MTVCraft: Tokenizing 4D Motion for Arbitrary Character Animation
Abstract
Character image animation has rapidly advanced with the rise of digital humans. However, existing methods rely largely on 2D-rendered pose images for motion guidance, which limits generalization and discards essential 4D information for open-world animation. To address this, we propose MTVCraft (Motion Tokenization Video Crafter), the first framework that directly models raw 3D motion sequences (i.e., 4D motion) for character image animation. Specifically, we introduce 4DMoT (4D motion tokenizer) to quantize 3D motion sequences into 4D motion tokens. Compared to 2D-rendered pose images, 4D motion tokens offer more robust spatial-temporal cues and avoid strict pixel-level alignment between pose images and the character, enabling more flexible and disentangled control. Next, we introduce MV-DiT (Motion-aware Video DiT). By designing unique motion attention with 4D positional encodings, MV-DiT can effectively leverage motion tokens as 4D compact yet expressive context for character image animation in the complex 4D world. We implement MTVCraft on both CogVideoX-5B (small scale) and Wan-2.1-14B (large scale), demonstrating that our framework is easily scalable and can be applied to models of varying sizes.

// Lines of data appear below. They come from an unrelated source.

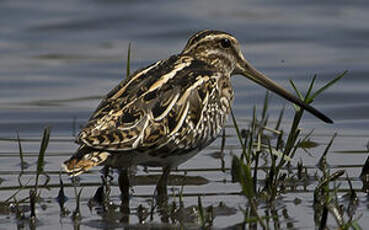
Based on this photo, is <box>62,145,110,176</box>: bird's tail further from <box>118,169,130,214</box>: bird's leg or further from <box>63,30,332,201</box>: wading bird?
<box>118,169,130,214</box>: bird's leg

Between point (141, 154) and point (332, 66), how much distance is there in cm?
598

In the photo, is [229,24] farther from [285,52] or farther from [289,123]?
[289,123]

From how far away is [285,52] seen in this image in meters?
12.9

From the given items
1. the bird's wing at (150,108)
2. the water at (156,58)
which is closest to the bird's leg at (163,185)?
the water at (156,58)

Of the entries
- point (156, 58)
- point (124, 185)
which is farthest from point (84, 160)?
point (156, 58)

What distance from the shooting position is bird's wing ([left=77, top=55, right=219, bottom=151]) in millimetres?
6359

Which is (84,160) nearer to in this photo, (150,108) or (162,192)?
(150,108)

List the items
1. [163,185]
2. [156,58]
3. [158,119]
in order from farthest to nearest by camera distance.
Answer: [156,58] < [163,185] < [158,119]

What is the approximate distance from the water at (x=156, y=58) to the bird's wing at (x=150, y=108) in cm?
57

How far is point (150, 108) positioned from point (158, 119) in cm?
9

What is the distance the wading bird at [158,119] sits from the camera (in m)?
6.35

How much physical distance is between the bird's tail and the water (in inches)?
21.7

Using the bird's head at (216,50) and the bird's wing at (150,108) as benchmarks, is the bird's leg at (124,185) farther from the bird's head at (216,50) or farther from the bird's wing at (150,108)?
the bird's head at (216,50)

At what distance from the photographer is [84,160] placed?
6277mm
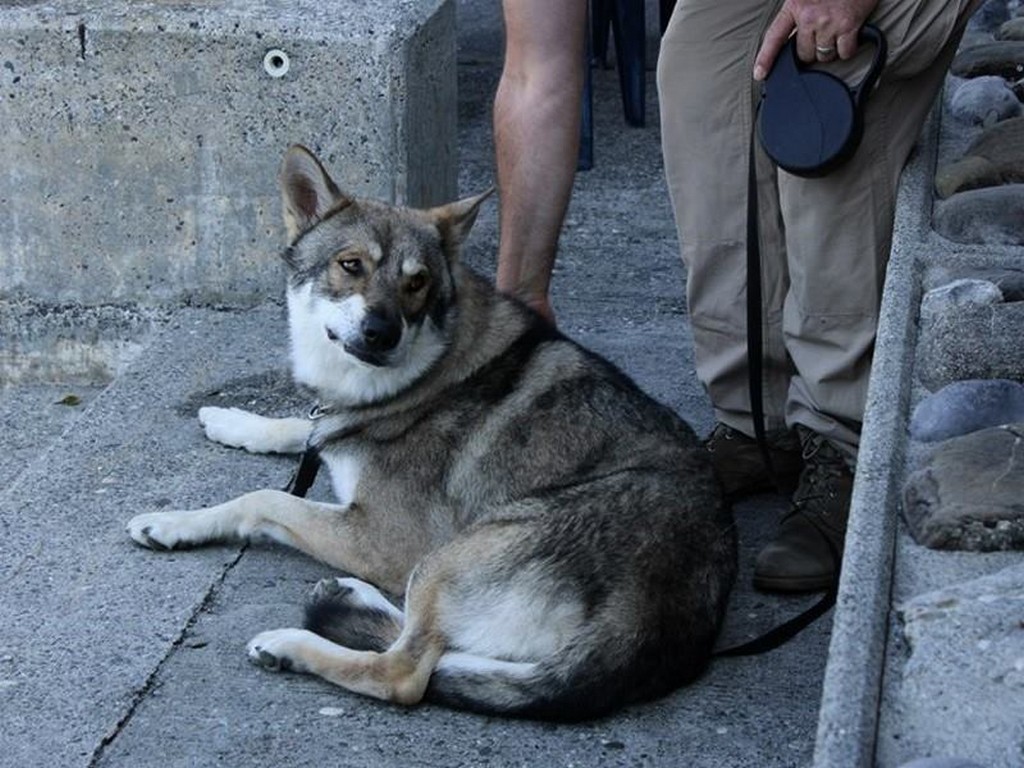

Experiments on the TikTok and Fashion benchmarks demonstrate our state-of-the-art performance. Moreover, powered by robust motion tokens, MTVCraft showcases unparalleled zero-shot generalization. It can animate arbitrary characters in both single and multiple settings, in full-body and half-body forms, and even non-human objects across diverse styles and scenarios. Hence, it marks a significant step forward in this field and opens a new direction for pose-guided video generation.